Bill Shankly resigned as manager of Liverpool Football Club on July 12, 1974, less than a month after I was born. My first memory of him is of a blown-up sepia photograph on a friend’s living-room wall. The famous pose with arms raised, acknowledging the adulation from the Spion Kop. It was the closest thing to religious iconography that they had in the house.
How do you make sense of someone you never knew? The written accounts of contemporaries helped. In a tribute in The Observer after Shankly’s death, Hugh McIlvanney wrote: “His secret was that he sensed deep down that the only practical approach to sport is the romantic one. How else could a manager persuade grown men that they could glory in a boy’s game?”
Then, there were the memories of those that followed Shankly’s teams across England and Europe. Whenever I’ve gone to a Liverpool game, I’ve made it a point to search out the old-timers. Some were hard men, folk you’d fancy to chew glass or hammer in nails with their giant fists. But not one of them could talk of “Shanks” without a moistness in the eye or a catch in the throat. “He was one of us” was the constant refrain.
His devotion to both Scotland and his adopted city were absolute. On a European trip with Liverpool, he put ‘football’ next to occupation and “Anfield” next to address in the hotel registration form. When the receptionist tried to correct him, he said: “Lady, in Liverpool there is only one address that matters and that is where I live.”
The Shankly quote about football being more than a matter of life and death has been taken far too literally in recent years.

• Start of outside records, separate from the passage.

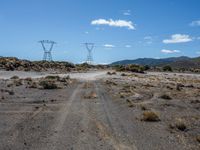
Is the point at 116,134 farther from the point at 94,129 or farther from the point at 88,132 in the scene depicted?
the point at 94,129

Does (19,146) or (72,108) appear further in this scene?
(72,108)

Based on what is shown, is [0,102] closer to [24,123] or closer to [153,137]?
[24,123]

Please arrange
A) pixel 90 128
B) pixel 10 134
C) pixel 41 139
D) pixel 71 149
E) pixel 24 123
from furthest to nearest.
Result: pixel 24 123 → pixel 90 128 → pixel 10 134 → pixel 41 139 → pixel 71 149

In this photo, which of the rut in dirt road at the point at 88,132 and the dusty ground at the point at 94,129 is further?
the dusty ground at the point at 94,129

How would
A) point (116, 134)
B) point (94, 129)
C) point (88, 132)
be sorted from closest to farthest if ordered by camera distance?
point (116, 134) < point (88, 132) < point (94, 129)

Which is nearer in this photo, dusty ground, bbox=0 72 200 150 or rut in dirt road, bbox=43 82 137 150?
rut in dirt road, bbox=43 82 137 150

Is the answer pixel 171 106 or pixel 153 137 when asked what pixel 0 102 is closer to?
pixel 171 106

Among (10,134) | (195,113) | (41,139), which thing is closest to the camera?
(41,139)

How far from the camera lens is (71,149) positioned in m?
11.8

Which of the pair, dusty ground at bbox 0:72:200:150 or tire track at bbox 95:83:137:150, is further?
dusty ground at bbox 0:72:200:150

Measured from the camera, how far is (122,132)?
48.8ft

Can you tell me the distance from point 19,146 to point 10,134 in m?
2.16

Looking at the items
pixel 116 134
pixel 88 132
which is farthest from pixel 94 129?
pixel 116 134

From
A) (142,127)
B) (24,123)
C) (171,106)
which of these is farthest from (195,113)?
(24,123)
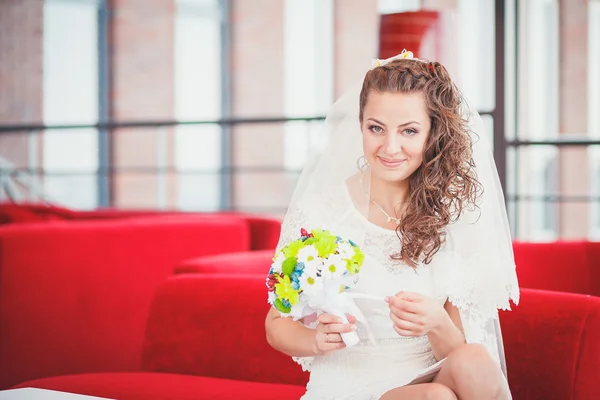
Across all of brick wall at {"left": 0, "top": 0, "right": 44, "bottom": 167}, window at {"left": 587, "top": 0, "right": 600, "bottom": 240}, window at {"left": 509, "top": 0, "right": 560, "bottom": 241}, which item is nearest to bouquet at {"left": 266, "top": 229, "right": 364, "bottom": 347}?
brick wall at {"left": 0, "top": 0, "right": 44, "bottom": 167}

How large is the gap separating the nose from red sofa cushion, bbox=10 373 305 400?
73 cm

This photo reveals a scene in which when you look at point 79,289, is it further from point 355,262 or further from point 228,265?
point 355,262

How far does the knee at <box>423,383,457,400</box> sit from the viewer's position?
1.69 m

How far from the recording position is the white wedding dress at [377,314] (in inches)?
76.3

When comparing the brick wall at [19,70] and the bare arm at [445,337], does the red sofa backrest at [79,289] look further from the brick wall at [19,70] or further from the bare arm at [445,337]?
the brick wall at [19,70]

All it really tells you is how much the game meant to him. David Peace, who has followed up the acclaimed The Damned United with a fictionalised biography of Shankly, Red or Dead, said in a recent interview: “I didn’t write the book for the supporters of Liverpool Football Club, but it is a story for every football supporter. Shankly was a man whose life was his work and his work was his life, and I wanted to explore why he was so consumed in football.”

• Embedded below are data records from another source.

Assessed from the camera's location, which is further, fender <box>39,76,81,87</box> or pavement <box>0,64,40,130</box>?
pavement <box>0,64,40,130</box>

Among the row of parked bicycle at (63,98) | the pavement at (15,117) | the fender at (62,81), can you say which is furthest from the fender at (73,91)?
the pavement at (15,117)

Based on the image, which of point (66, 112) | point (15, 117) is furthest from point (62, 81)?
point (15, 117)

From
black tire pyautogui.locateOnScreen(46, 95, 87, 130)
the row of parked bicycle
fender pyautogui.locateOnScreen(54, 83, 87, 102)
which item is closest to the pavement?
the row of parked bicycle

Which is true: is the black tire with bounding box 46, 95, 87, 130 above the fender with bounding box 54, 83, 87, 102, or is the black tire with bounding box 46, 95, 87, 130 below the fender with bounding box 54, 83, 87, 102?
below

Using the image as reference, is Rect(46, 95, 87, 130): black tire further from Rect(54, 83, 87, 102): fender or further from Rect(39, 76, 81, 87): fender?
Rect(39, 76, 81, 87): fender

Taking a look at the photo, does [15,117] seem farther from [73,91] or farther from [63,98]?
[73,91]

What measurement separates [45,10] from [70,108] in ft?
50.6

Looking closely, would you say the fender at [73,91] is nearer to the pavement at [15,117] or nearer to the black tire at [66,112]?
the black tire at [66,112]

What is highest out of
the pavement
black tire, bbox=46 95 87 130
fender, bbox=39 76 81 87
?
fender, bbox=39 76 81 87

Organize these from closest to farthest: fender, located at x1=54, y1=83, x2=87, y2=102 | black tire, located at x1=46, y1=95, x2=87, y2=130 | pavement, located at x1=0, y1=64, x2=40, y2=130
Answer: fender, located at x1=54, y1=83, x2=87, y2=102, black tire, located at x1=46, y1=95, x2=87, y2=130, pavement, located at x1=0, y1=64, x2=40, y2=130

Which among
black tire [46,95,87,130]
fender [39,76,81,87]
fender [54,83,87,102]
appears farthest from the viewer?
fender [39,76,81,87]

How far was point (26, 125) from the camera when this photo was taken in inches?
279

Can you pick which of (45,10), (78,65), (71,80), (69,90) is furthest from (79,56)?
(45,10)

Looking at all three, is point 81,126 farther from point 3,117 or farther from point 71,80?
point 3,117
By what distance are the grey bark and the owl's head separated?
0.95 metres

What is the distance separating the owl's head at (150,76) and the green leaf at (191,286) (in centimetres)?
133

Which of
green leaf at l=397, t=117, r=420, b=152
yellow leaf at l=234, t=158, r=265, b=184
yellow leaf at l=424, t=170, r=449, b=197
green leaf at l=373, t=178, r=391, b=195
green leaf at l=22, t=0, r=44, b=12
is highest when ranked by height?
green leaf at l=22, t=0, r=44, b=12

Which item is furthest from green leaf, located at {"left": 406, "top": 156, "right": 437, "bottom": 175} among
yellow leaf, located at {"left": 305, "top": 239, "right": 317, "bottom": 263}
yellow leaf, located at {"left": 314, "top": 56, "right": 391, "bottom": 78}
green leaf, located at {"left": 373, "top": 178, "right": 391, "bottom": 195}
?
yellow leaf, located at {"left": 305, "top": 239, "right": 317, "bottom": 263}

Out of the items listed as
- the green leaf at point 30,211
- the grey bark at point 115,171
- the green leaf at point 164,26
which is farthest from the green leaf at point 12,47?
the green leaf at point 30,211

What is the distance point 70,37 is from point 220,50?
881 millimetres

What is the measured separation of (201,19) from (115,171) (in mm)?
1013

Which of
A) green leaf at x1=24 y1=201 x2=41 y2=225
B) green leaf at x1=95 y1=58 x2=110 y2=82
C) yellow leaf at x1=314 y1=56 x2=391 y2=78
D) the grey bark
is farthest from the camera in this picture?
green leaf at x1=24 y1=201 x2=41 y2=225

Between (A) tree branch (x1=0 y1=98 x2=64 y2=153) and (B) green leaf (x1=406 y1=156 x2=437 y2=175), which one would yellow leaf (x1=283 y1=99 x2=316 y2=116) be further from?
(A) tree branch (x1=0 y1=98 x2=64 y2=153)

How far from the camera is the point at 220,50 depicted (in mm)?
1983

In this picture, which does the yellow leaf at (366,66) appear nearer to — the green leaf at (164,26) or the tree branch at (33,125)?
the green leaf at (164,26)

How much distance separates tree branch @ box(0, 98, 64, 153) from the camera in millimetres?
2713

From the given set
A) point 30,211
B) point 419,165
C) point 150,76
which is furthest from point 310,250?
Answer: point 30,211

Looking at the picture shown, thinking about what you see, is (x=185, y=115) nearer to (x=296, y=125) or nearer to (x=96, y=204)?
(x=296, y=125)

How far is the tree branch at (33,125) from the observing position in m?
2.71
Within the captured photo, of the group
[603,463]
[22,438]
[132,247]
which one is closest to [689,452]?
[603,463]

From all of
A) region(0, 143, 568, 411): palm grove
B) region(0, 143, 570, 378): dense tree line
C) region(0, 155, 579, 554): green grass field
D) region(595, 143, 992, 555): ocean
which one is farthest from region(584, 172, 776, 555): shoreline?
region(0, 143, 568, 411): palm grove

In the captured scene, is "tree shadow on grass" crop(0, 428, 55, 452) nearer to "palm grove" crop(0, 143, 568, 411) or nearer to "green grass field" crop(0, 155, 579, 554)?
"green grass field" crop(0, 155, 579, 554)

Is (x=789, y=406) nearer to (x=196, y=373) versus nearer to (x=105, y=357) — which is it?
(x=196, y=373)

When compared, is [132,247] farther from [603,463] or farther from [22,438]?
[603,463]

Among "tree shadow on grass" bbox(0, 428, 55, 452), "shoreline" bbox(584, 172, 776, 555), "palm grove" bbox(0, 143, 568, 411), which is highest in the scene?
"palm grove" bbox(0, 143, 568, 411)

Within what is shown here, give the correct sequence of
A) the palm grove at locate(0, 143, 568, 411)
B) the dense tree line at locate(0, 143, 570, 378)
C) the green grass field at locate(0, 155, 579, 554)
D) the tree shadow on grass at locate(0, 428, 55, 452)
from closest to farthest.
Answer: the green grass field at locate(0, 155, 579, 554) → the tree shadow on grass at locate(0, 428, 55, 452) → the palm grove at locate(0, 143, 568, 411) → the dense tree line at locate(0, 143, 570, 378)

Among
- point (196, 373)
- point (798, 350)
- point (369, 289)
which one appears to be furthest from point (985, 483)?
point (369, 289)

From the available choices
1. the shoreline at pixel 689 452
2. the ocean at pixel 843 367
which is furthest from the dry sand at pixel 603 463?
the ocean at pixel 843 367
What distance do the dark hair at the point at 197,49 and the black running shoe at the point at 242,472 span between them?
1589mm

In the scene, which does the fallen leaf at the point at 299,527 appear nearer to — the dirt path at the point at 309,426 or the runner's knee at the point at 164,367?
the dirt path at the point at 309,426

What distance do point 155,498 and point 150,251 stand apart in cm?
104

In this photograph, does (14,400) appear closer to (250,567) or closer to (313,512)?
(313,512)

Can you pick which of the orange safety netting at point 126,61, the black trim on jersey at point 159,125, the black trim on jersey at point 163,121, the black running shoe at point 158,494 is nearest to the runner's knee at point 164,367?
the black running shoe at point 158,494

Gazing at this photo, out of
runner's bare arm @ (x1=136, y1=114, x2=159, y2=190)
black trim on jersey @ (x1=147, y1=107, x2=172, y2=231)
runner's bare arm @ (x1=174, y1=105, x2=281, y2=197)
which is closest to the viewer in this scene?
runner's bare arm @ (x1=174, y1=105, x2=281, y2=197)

Shankly’s politics were Socialist red, a legacy of the Ayrshire coal-mining community he grew up in, and that all-for-one mentality was the secret of the dynasty he built. It makes you wonder what he would have made of the current me-me-me culture where players a year into a four-year contract accuse clubs of betrayal for not selling them on to someone who’s made a more lucrative offer.
When Shankly won his second championship with Liverpool in 1966, Angelo Sormani was the world’s most expensive footballer, having cost Internazionale £250,000. You could buy a Rolls Royce Silver Ghost for £6,500. These days, a Rolls Royce Phantom will set you back in the region of £250,000. On Shankly’s birth centenary (September 2), Real Madrid announced the signing of Gareth Bale for around £86 million, 344 times the fee for Sormani. Modern football isn’t a hostage to inflation, but to silliness.
Over the coming season, you will see umpteen quotes about transfers being a dream come true. There will be exuberant kisses on the badge when a goal is scored. What you won’t see much of is sincerity and decency. The Shankly statue outside Anfield is engraved with the words: He made the people happy. There is no greater epitaph. No amount of money can buy you that.